2022-10-10 Thread Michael S. Tsirkin
From: Laurent Vivier 

These new commands show the internal status of a VirtIODevice's
VirtQueue and a vhost device's vhost_virtqueue (if active).

Signed-off-by: Laurent Vivier 
Signed-off-by: Jonah Palmer 
Message-Id: <1660220684-24909-5-git-send-email-jonah.pal...@oracle.com>
Reviewed-by: Michael S. Tsirkin 
Signed-off-by: Michael S. Tsirkin 
---
 qapi/virtio.json| 256 
 hw/virtio/virtio-stub.c |  14 +++
 hw/virtio/virtio.c  | 103 
 3 files changed, 373 insertions(+)

diff --git a/qapi/virtio.json b/qapi/virtio.json
index c9c8201e66..d9050f3584 100644
--- a/qapi/virtio.json
+++ b/qapi/virtio.json
@@ -499,3 +499,259 @@
   'data': { 'transports': [ 'str' ],
 '*dev-features': [ 'str' ],
 '*unknown-dev-features': 'uint64' } }
+
+##
+# @VirtQueueStatus:
+#
+# Information of a VirtIODevice VirtQueue, including most members of
+# the VirtQueue data structure.
+#
+# @name: Name of the VirtIODevice that uses this VirtQueue
+#
+# @queue-index: VirtQueue queue_index
+#
+# @inuse: VirtQueue inuse
+#
+# @vring-num: VirtQueue vring.num
+#
+# @vring-num-default: VirtQueue vring.num_default
+#
+# @vring-align: VirtQueue vring.align
+#
+# @vring-desc: VirtQueue vring.desc (descriptor area)
+#
+# @vring-avail: VirtQueue vring.avail (driver area)
+#
+# @vring-used: VirtQueue vring.used (device area)
+#
+# @last-avail-idx: VirtQueue last_avail_idx or return of vhost_dev
+#  vhost_get_vring_base (if vhost active)
+#
+# @shadow-avail-idx: VirtQueue shadow_avail_idx
+#
+# @used-idx: VirtQueue used_idx
+#
+# @signalled-used: VirtQueue signalled_used
+#
+# @signalled-used-valid: VirtQueue signalled_used_valid flag
+#
+# Since: 7.1
+#
+##
+
+{ 'struct': 'VirtQueueStatus',
+  'data': { 'name': 'str',
+'queue-index': 'uint16',
+'inuse': 'uint32',
+'vring-num': 'uint32',
+'vring-num-default': 'uint32',
+'vring-align': 'uint32',
+'vring-desc': 'uint64',
+'vring-avail': 'uint64',
+'vring-used': 'uint64',
+'*last-avail-idx': 'uint16',
+'*shadow-avail-idx': 'uint16',
+'used-idx': 'uint16',
+'signalled-used': 'uint16',
+'signalled-used-valid': 'bool' } }
+
+##
+# @x-query-virtio-queue-status:
+#
+# Return the status of a given VirtIODevice's VirtQueue
+#
+# @path: VirtIODevice canonical QOM path
+#
+# @queue: VirtQueue index to examine
+#
+# Features:
+# @unstable: This command is meant for debugging.
+#
+# Returns: VirtQueueStatus of the VirtQueue
+#
+# Notes: last_avail_idx will not be displayed in the case where
+#the selected VirtIODevice has a running vhost device and
+#the VirtIODevice VirtQueue index (queue) does not exist for
+#the corresponding vhost device vhost_virtqueue.
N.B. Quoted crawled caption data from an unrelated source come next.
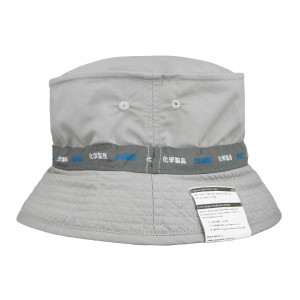 C2H4 Workwear 3M Bucket Hat ( ST-015 / Gray )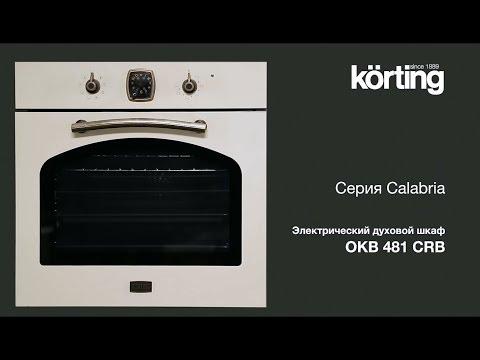 Видеообзор электрического духового шкафа Körting OKB 481 CRB/CRN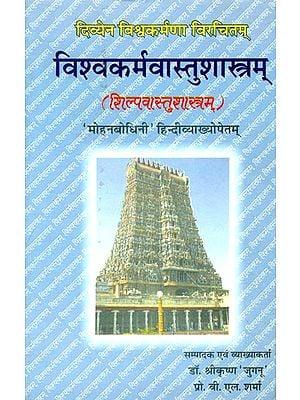 विश्वकर्मवास्तुशास्त्रम्: Vishvakarma Vastu Shastram
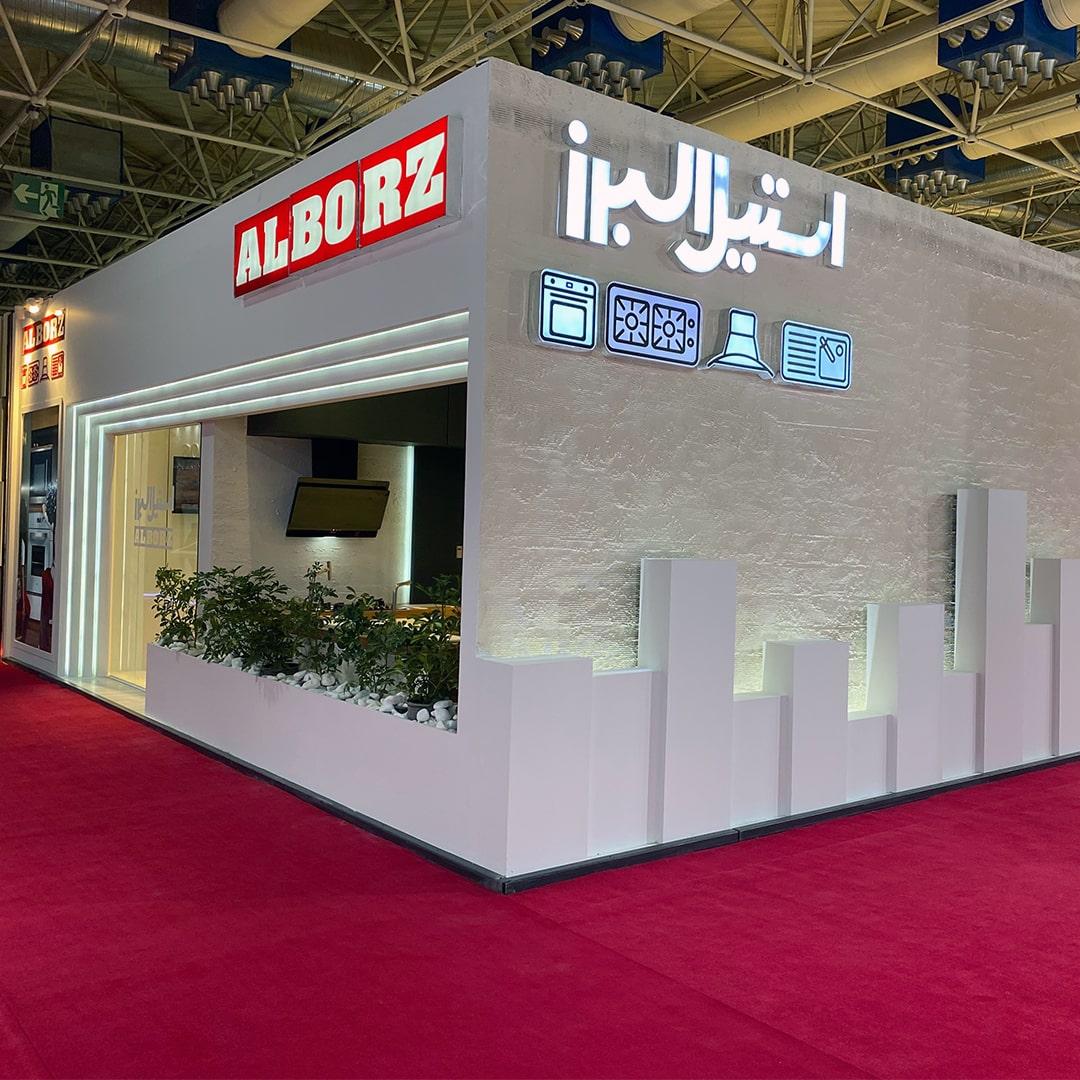 حضور استیل البرز در بیستمین نمایشگاه صنعت و ساختمان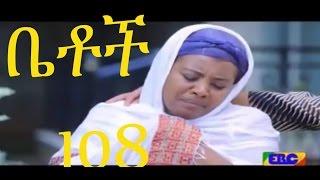getlinkyoutube.com-Ethiopian Comedy Series Betoch Part 108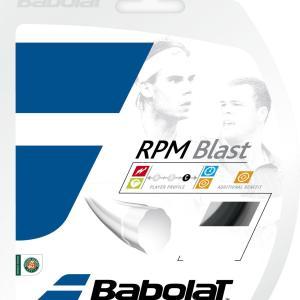 Babolat RPM Blast Black 130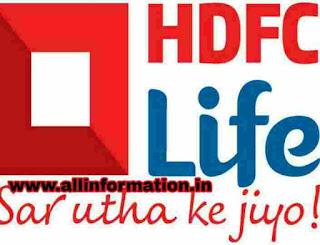 Started Life Insurance company HDFC (स्टैण्डर्ड लाइफ इंश्योरेंस)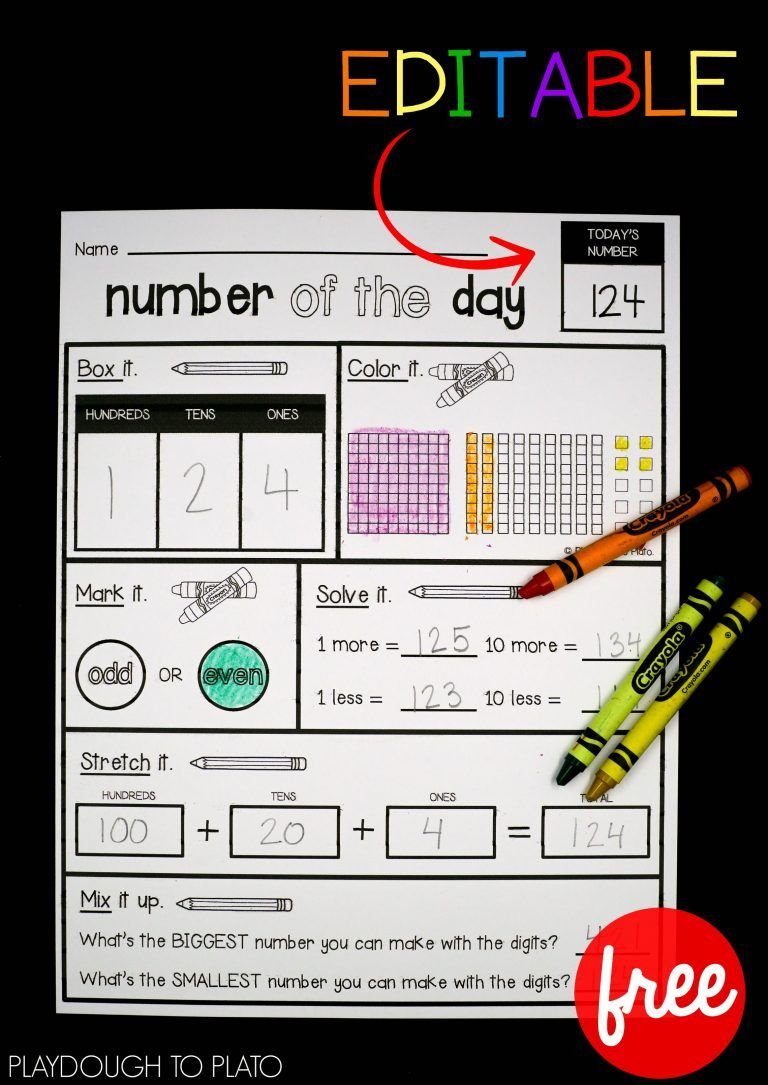 Editable Number Of The Day Sheet | Free Math Printables | Pinterest - Free Printable Number Of The Day Worksheets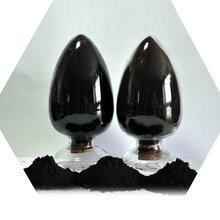 碳黑厂供应黑色母粒用炭黑塑料母粒用碳黑复瑞碳黑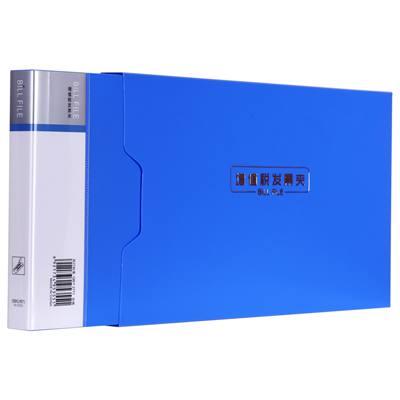 得力5355增值税票据夹(蓝)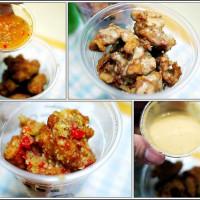 新北市美食 攤販 鹽酥雞、雞排 繼光香香雞(府中店) 照片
Also,
+#shadow_avail_idx will not be displayed in the case where
+#the selected VirtIODevice has a running vhost device.
+#
+# Since: 7.1
+#
+# Examples:
+#
+# 1. Get VirtQueueStatus for virtio-vsock (vhost-vsock running)
+#
+# -> { "execute": "x-query-virtio-queue-status",
+#  "arguments": { "path": "/machine/peripheral/vsock0/virtio-backend",
+# "queue": 1 }
+#}
+# <- { "return": {
+#  "signalled-used": 0,
+#  "inuse": 0,
+#  "name": "vhost-vsock",
+#  "vring-align": 4096,
+#  "vring-desc": 5217370112,
+#  "signalled-used-valid": false,
+#  "vring-num-default": 128,
+#  "vring-avail": 5217372160,
+#  "queue-index": 1,
+#  "last-avail-idx": 0,
+#  "vring-used": 5217372480,
+#  "used-idx": 0,
+#  "vring-num": 128
+#  }
+#}
+#
+# 2. Get VirtQueueStatus for virtio-serial (no vhost)
+#
+# -> { "execute": "x-query-virtio-queue-status",
+#  "arguments": { "path": 
"/machine/peripheral-anon/device[0]/virtio-backend",
+# "queue": 20 }
+#}
+# <- { "return": {
+#  "signalled-used": 0,
+#  "inuse": 0,
+#  "name": "virtio-serial",
+#  "vring-align": 4096,
+#  "vring-desc": 5182074880,
+#  "signalled-used-valid": false,
+#  "vring-num-default": 128,
+#  "vring-avail": 5182076928,
+#  "queue-index": 20,
+#  "last-avail-idx": 0,
+#  "vring-used": 5182077248,
+#  "used-idx": 0,
+#  "shadow-avail-idx": 0,
+#  "vring-num": 128
+#  }
+#}
+#
+##
+
+{ 'command': 'x-query-virtio-queue-status',
+  'data': { 'path': 'str', 'queue': 'uint16' },
+  'returns': 'VirtQueueStatus',
+  'features': [ 'unstable' ] }
+
+##
+# @VirtVhostQueueStatus:
+#
+# Information of a vhost device's vhost_virtqueue, including most
+# members of the vhost_dev vhost_virtqueue data structure.
+#
+# @name: Name of the VirtIODevice that uses this vhost_virtqueue
+#
+# @kick: vhost_virtqueue kick
+#
+# @call: vhost_virtqueue 

[PULL 41/55] tests: acpi: update expected blobs after HPET move

2022-10-10 Thread Michael S. Tsirkin
From: Igor Mammedov 

HPET AML moved after PCI host bridge description (no functional change)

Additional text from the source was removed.